▸ PROBLEM DETAILS
Present the material as a numbered list, starting at the line that contains "Bathroom in ASHOKA INN" and stopping after the line that contains "A poolside area". Leave out any blank lines.

▸ DATA RECORDS
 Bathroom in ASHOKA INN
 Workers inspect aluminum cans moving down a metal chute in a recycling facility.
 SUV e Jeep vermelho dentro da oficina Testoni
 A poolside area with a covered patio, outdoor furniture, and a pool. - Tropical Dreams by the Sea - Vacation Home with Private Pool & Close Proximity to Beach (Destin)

...

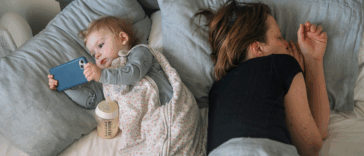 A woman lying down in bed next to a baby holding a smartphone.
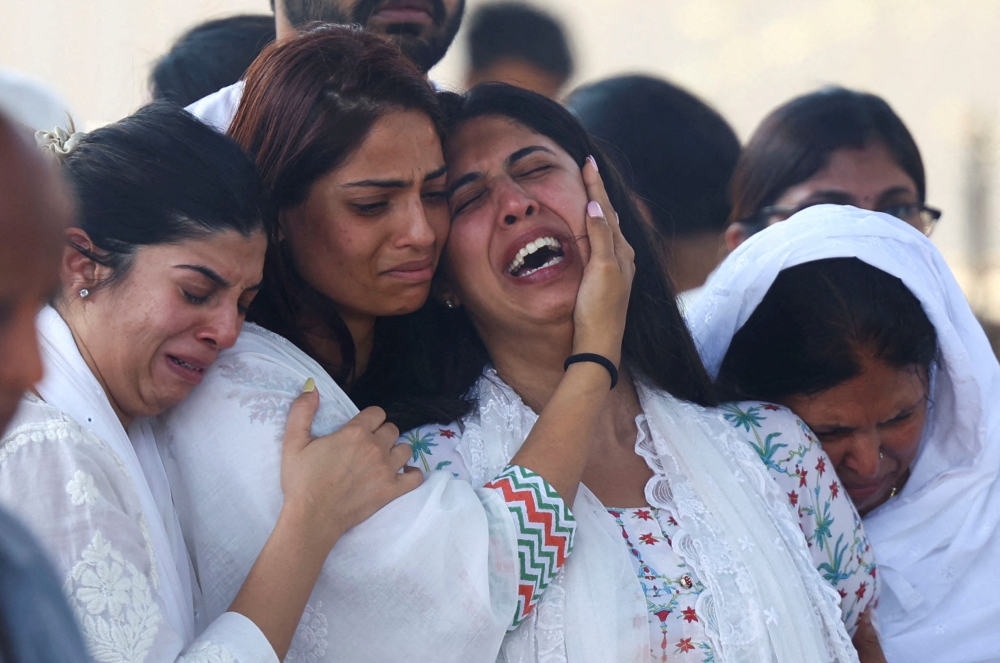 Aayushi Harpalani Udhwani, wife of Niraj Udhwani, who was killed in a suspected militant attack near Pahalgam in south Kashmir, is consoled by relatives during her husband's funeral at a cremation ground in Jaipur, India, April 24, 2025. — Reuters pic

▸ ANSWER BOX
1.  Bathroom in ASHOKA INN
2.  Workers inspect aluminum cans moving down a metal chute in a recycling facility.
3.  SUV e Jeep vermelho dentro da oficina Testoni
4.  A poolside area with a covered patio, outdoor furniture, and a pool. - Tropical Dreams by the Sea - Vacation Home with Private Pool & Close Proximity to Beach (Destin)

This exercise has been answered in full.